Directions — Write out the entries below exactly, starting at the first line and stopping after the line that contains "category: possum"; skip all pictures.

Data under study —
++++

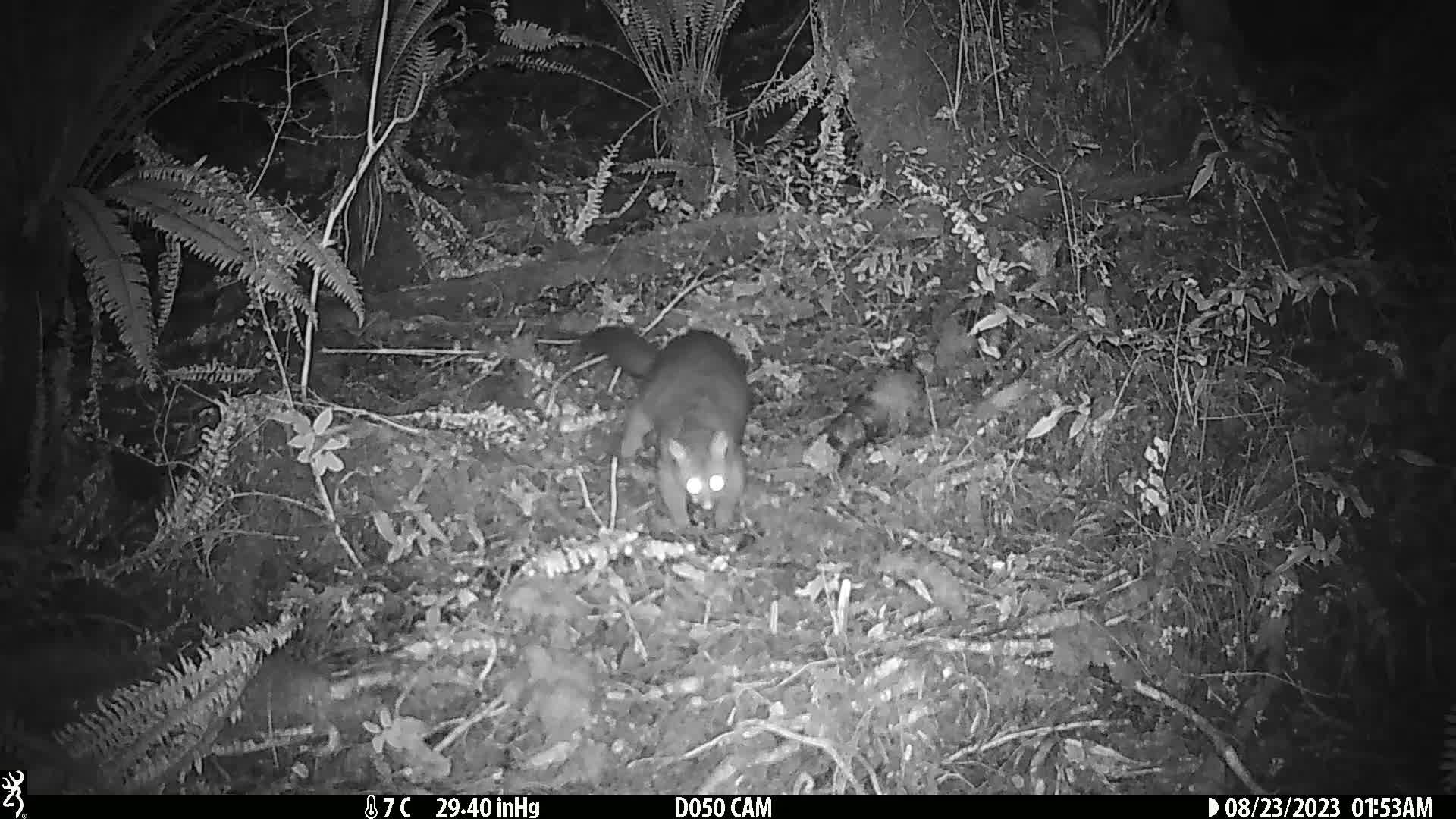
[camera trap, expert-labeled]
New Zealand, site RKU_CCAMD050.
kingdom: Animalia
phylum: Chordata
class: Mammalia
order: Diprotodontia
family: Phalangeridae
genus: Trichosurus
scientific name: Trichosurus vulpecula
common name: common brushtail possum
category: possum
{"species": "possum (common brushtail possum) (Trichosurus vulpecula)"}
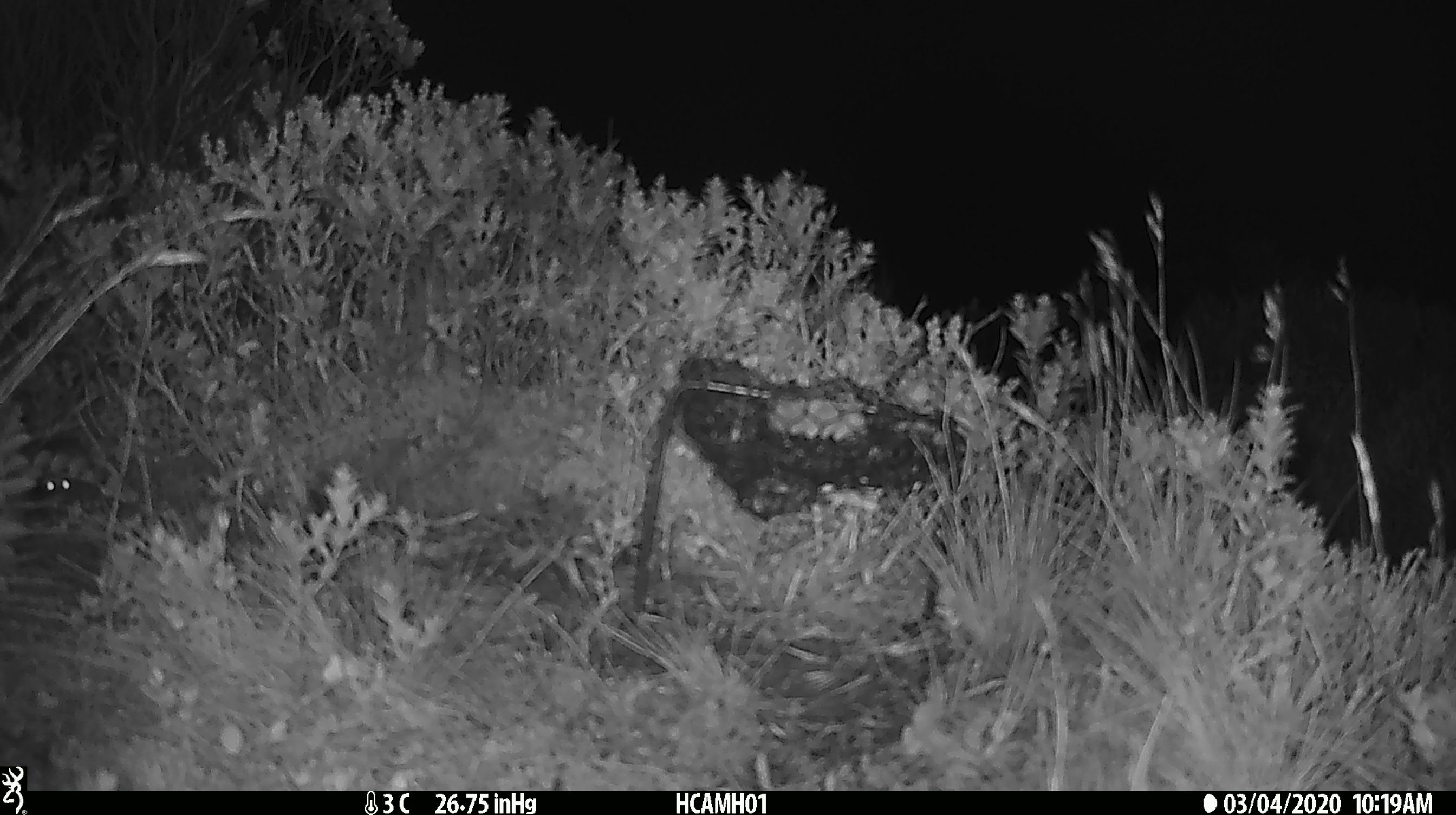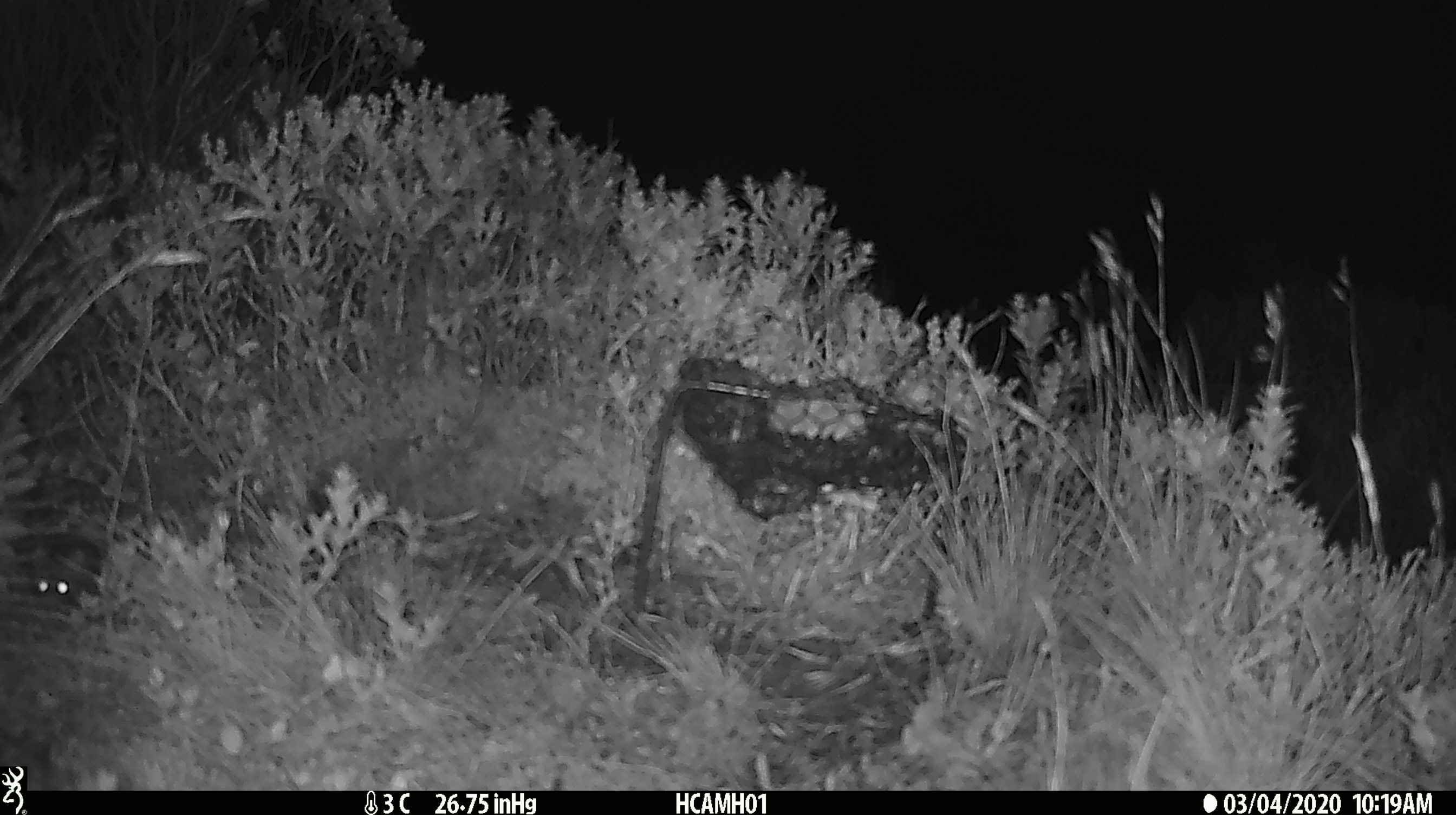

++++

Answer box —
[camera trap, expert-labeled]
New Zealand, site RKU_CCAMD050.
kingdom: Animalia
phylum: Chordata
class: Mammalia
order: Diprotodontia
family: Phalangeridae
genus: Trichosurus
scientific name: Trichosurus vulpecula
common name: common brushtail possum
category: possum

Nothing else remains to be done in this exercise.